GIVEN TASK -
Could you update the lines starting at the one that contains "How distant is" and running through the last line, replacing "silhouetted" with "shadowed" and keeping everything else the same?

[Spatial question records]
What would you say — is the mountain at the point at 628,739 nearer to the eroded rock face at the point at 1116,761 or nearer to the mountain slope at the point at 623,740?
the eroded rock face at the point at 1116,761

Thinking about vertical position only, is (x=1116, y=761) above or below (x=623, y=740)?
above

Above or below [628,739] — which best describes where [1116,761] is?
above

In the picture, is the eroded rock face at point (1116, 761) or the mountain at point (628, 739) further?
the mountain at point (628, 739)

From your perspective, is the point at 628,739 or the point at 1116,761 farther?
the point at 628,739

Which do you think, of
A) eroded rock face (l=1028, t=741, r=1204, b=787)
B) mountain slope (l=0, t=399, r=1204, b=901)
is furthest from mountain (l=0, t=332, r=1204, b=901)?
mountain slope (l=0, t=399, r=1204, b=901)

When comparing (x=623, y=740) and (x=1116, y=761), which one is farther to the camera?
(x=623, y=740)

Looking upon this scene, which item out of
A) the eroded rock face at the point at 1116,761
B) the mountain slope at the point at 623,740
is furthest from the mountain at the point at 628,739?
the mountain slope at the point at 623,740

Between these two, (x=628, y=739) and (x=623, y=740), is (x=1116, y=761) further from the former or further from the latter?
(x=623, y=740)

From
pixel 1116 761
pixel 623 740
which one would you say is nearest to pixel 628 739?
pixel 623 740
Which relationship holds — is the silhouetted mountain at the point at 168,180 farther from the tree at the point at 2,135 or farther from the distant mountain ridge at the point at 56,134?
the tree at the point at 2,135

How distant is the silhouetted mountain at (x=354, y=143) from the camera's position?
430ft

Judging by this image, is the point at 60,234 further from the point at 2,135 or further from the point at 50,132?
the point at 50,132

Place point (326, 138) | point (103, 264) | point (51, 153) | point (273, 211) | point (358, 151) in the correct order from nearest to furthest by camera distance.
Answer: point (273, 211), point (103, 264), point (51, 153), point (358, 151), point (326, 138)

RESULT -
How distant is the shadowed mountain at (x=354, y=143) from the camera's position?
430ft

Judging by this image, is the point at 60,234 further from the point at 2,135 or further from the point at 50,132?
the point at 50,132

Place point (326, 138) | point (103, 264) | point (51, 153) | point (273, 211) | point (358, 151) in the correct order from nearest to furthest by camera distance.
Answer: point (273, 211), point (103, 264), point (51, 153), point (358, 151), point (326, 138)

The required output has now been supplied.